## SHORT EXERCISE
Please swap "net post" for "net pole" throughout the listing below and give it again with nothing else changed, leaving the pictures out of your answer.

Records of scene-based questions
>> Start
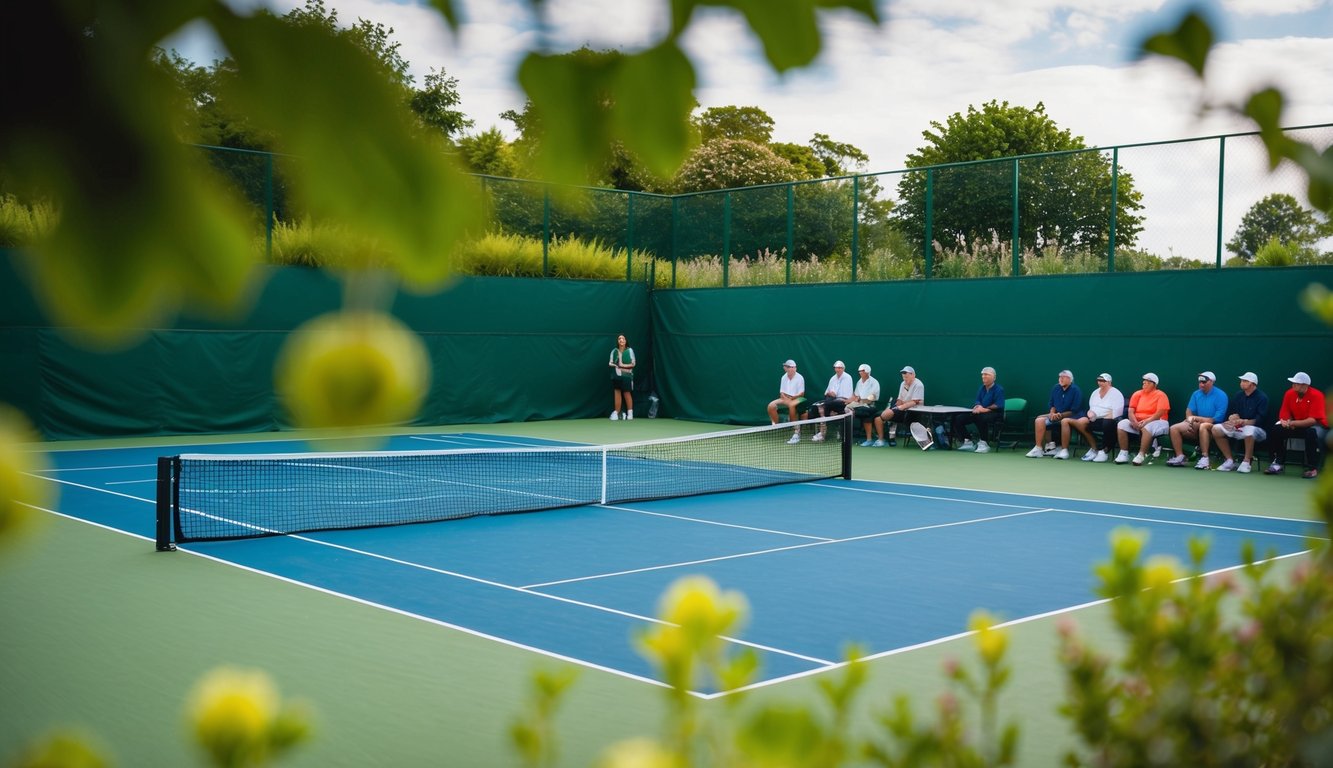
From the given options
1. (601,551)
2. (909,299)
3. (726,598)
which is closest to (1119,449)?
(909,299)

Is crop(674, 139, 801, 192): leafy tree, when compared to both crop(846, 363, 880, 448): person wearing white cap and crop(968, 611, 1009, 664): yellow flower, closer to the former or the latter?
crop(846, 363, 880, 448): person wearing white cap

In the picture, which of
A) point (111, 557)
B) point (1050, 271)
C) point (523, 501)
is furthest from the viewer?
point (1050, 271)

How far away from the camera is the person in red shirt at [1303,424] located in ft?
46.5

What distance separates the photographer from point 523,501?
11883 mm

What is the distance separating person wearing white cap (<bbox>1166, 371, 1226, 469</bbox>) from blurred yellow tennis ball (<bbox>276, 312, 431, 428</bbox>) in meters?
15.8

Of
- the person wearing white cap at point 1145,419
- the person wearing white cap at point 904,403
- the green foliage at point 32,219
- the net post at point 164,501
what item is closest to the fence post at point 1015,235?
the person wearing white cap at point 904,403

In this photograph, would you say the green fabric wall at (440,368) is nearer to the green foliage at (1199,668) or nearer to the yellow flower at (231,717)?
the green foliage at (1199,668)

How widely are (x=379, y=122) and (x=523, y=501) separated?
37.6 feet

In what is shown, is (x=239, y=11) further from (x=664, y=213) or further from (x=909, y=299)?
(x=664, y=213)

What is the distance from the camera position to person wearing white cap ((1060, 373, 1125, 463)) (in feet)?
52.6

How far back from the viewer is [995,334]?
18375 millimetres

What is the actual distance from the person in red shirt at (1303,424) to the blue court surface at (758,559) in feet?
12.8

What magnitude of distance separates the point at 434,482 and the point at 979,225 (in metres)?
10.3

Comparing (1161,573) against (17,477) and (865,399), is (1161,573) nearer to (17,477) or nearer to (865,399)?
(17,477)
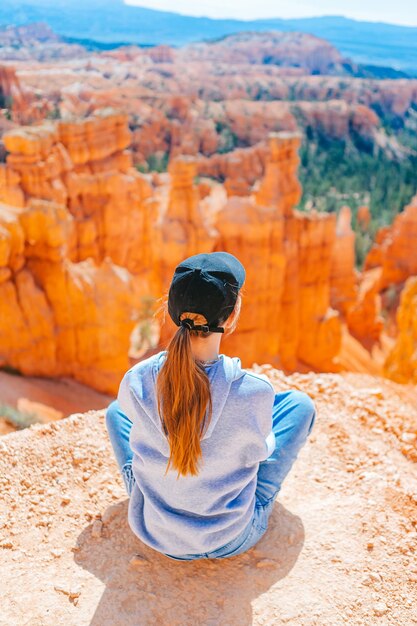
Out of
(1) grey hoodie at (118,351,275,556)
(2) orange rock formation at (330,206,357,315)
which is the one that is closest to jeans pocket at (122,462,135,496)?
(1) grey hoodie at (118,351,275,556)

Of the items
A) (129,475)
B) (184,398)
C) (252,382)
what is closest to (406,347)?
(129,475)

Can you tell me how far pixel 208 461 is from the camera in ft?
7.48

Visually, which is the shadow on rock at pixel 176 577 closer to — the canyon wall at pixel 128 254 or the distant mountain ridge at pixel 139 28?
the canyon wall at pixel 128 254

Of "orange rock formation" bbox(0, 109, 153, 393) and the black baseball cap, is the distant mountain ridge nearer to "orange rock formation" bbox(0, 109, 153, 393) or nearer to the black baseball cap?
"orange rock formation" bbox(0, 109, 153, 393)

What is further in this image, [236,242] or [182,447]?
[236,242]

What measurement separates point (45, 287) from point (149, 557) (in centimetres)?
566

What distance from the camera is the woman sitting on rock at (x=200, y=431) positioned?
6.88 ft

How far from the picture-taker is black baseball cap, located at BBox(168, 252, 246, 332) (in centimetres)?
207

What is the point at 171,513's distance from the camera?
2.41 metres

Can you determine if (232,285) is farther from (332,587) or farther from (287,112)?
(287,112)

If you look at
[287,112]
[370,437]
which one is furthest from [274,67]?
[370,437]

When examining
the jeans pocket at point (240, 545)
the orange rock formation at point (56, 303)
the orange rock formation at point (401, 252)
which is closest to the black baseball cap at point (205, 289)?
the jeans pocket at point (240, 545)

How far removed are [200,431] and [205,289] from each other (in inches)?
20.4

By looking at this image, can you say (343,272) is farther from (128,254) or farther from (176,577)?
(176,577)
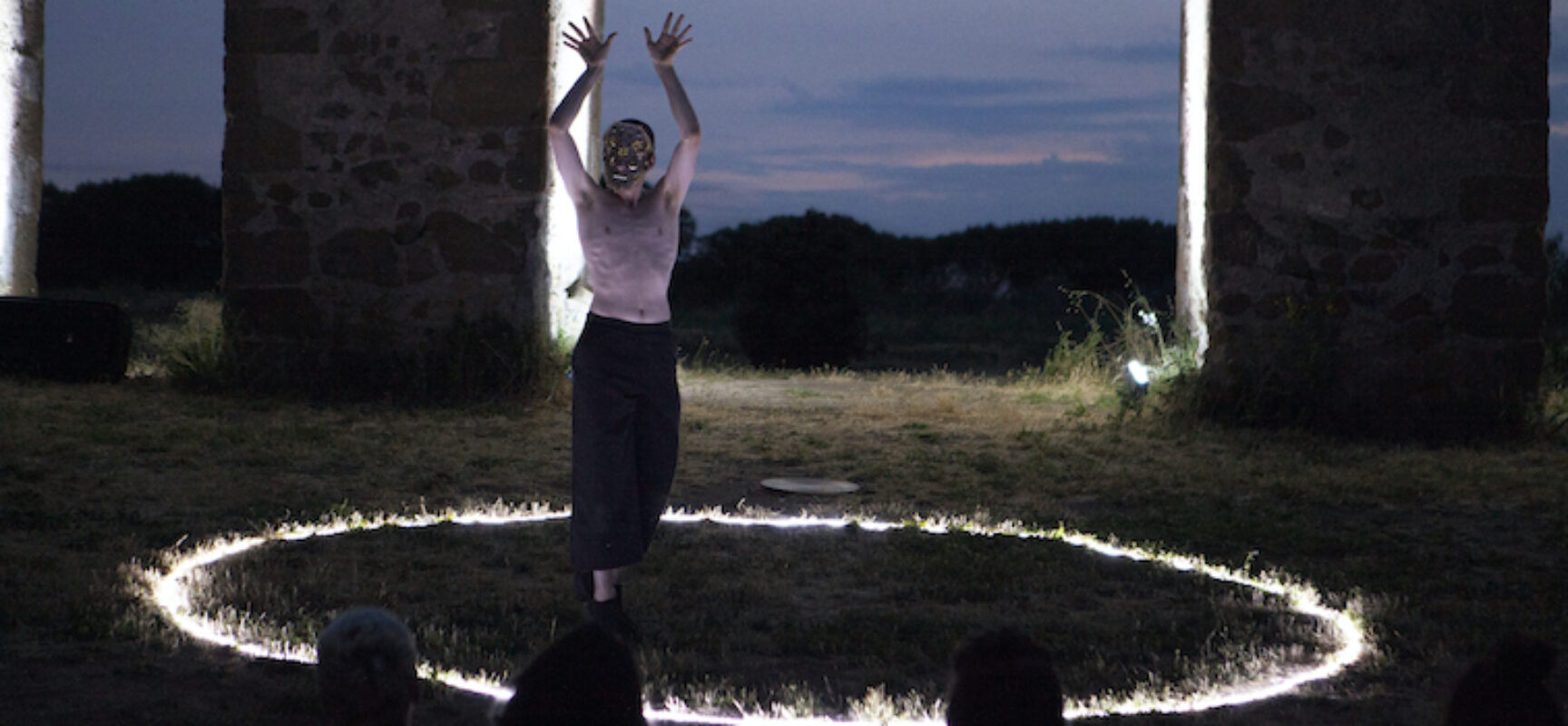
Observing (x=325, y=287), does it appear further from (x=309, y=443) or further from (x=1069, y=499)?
(x=1069, y=499)

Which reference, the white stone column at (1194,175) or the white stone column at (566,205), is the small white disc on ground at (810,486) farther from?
the white stone column at (1194,175)

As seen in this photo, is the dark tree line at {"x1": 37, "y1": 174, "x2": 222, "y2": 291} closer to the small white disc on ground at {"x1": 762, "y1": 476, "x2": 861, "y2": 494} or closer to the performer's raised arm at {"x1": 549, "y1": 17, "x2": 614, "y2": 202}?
the small white disc on ground at {"x1": 762, "y1": 476, "x2": 861, "y2": 494}

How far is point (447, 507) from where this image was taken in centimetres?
491

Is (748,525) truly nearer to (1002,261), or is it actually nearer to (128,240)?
(128,240)

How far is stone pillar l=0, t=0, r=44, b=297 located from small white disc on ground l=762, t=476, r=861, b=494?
21.4 ft

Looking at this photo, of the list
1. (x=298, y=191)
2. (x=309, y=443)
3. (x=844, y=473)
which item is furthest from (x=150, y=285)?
(x=844, y=473)

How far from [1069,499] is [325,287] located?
4.51 meters

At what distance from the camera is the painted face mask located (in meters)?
3.42

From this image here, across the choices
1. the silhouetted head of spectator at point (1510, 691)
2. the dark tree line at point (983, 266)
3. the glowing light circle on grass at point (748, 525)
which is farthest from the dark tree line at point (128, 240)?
the silhouetted head of spectator at point (1510, 691)

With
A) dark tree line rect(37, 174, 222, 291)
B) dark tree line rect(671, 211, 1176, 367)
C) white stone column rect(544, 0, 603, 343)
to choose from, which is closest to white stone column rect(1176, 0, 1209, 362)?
white stone column rect(544, 0, 603, 343)

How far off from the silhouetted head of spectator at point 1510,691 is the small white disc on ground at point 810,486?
13.2 feet

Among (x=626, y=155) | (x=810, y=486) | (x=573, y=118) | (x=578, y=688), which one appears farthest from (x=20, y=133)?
(x=578, y=688)

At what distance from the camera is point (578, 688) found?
159 cm

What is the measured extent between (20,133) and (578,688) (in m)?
9.46
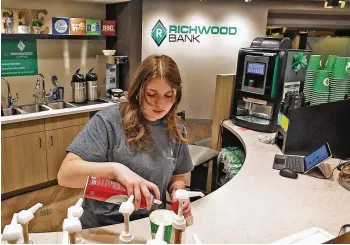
>> End
## FULL OUTPUT
From the given options
1. (601,551)
2. (909,299)
3. (726,598)
which is closest to (1119,449)?
(909,299)

Is crop(674, 139, 801, 192): leafy tree, when compared to both crop(846, 363, 880, 448): person wearing white cap and crop(968, 611, 1009, 664): yellow flower, closer to the former or the latter?
crop(846, 363, 880, 448): person wearing white cap

In the picture, which of
A) point (111, 557)
B) point (1050, 271)
C) point (523, 501)
is furthest from the viewer?
point (1050, 271)

How far away from the camera is the person in red shirt at [1303,424] located in ft?
46.5

What distance separates the photographer from point 523,501?
11883 mm

What is the distance separating person wearing white cap (<bbox>1166, 371, 1226, 469</bbox>) from blurred yellow tennis ball (<bbox>276, 312, 431, 428</bbox>) in meters?
15.8

Of
- the person wearing white cap at point 1145,419
- the person wearing white cap at point 904,403
- the green foliage at point 32,219
- the net pole at point 164,501
what item is closest to the fence post at point 1015,235?
the person wearing white cap at point 904,403

In this photograph, would you say the green fabric wall at (440,368) is nearer to the green foliage at (1199,668) or nearer to the yellow flower at (231,717)?
the green foliage at (1199,668)

How widely are (x=379, y=122) and (x=523, y=501) separated?
37.6 feet

In what is shown, is (x=239, y=11) further from (x=664, y=213) or further from (x=909, y=299)?
(x=664, y=213)

What is the distance from the camera position to person wearing white cap ((1060, 373, 1125, 463)) (in feet)?
52.6

How far back from the viewer is [995,334]?
18375 millimetres

What is the actual distance from the person in red shirt at (1303,424) to the blue court surface at (758,559) in feet?
12.8

What magnitude of distance separates the point at 434,482 and the point at 979,225 (in metres)?
10.3

Comparing (1161,573) against (17,477) and (865,399), is (1161,573) nearer to (17,477) or nearer to (865,399)?
(17,477)
Out of
(1) grey hoodie at (118,351,275,556)
(2) orange rock formation at (330,206,357,315)
which is the one that is closest to jeans pocket at (122,462,135,496)?
(1) grey hoodie at (118,351,275,556)

Of the items
A) (129,475)
B) (184,398)
C) (252,382)
what is closest to (406,347)?
(129,475)

Can you tell me how far pixel 208 461 is from the camera in ft?
7.48

Visually, which is the shadow on rock at pixel 176 577 closer to — the canyon wall at pixel 128 254 or the distant mountain ridge at pixel 139 28?
the canyon wall at pixel 128 254

Of "orange rock formation" bbox(0, 109, 153, 393) and the black baseball cap, is the distant mountain ridge nearer to "orange rock formation" bbox(0, 109, 153, 393) or nearer to the black baseball cap?
"orange rock formation" bbox(0, 109, 153, 393)

What is further in this image, [236,242] or [182,447]?
[236,242]

What measurement separates point (45, 287) from point (149, 557) (in centimetres)?
566

What distance from the camera is the woman sitting on rock at (x=200, y=431) positioned?
6.88 ft

How far from the picture-taker is black baseball cap, located at BBox(168, 252, 246, 332) (in centimetres)?
207

What is the point at 171,513's distance from the camera?
2.41 metres

Can you determine if (232,285) is farther from (332,587) or farther from (287,112)?
(287,112)

If you look at
[287,112]
[370,437]
which one is furthest from [274,67]?
[370,437]

When examining
the jeans pocket at point (240, 545)
the orange rock formation at point (56, 303)
the orange rock formation at point (401, 252)
which is closest to the black baseball cap at point (205, 289)?
the jeans pocket at point (240, 545)

How far removed are [200,431] and [205,289] from each other (in inches)?
20.4

By looking at this image, can you say (343,272) is farther from (128,254) or farther from (176,577)?
(176,577)
Observing (x=325, y=287), does it appear further from (x=309, y=443) or further from (x=1069, y=499)?
(x=1069, y=499)

Which reference, the white stone column at (1194,175) or the white stone column at (566,205), is the small white disc on ground at (810,486) farther from?
the white stone column at (1194,175)

As seen in this photo, is the dark tree line at {"x1": 37, "y1": 174, "x2": 222, "y2": 291} closer to the small white disc on ground at {"x1": 762, "y1": 476, "x2": 861, "y2": 494} or closer to the performer's raised arm at {"x1": 549, "y1": 17, "x2": 614, "y2": 202}?
the small white disc on ground at {"x1": 762, "y1": 476, "x2": 861, "y2": 494}

How far is point (447, 507) from where this image was taken in centimetres?
491

Is (748,525) truly nearer to (1002,261), or is it actually nearer to (128,240)?
(128,240)

How far is stone pillar l=0, t=0, r=44, b=297 located from small white disc on ground l=762, t=476, r=861, b=494?
21.4 ft

Looking at this photo, of the list
1. (x=298, y=191)
2. (x=309, y=443)
3. (x=844, y=473)
which item is furthest from (x=150, y=285)?
(x=844, y=473)

How far from [1069,499] is [325,287] located?
4.51 meters

At what distance from the camera is the painted face mask located (in meters)?
3.42

From this image here, across the choices
1. the silhouetted head of spectator at point (1510, 691)
2. the dark tree line at point (983, 266)
3. the glowing light circle on grass at point (748, 525)
which is farthest from the dark tree line at point (128, 240)?
the silhouetted head of spectator at point (1510, 691)

With
A) dark tree line rect(37, 174, 222, 291)
B) dark tree line rect(671, 211, 1176, 367)
C) white stone column rect(544, 0, 603, 343)
to choose from, which is closest to white stone column rect(1176, 0, 1209, 362)?
white stone column rect(544, 0, 603, 343)

How far off from the silhouetted head of spectator at point 1510,691 is the small white disc on ground at point 810,486?
13.2 feet

Among (x=626, y=155) | (x=810, y=486) | (x=573, y=118) | (x=578, y=688), which one appears farthest from (x=20, y=133)?
(x=578, y=688)

At what distance from the camera is point (578, 688) found?
159 cm

What is the measured extent between (20,133) and (578,688) (in m)?
9.46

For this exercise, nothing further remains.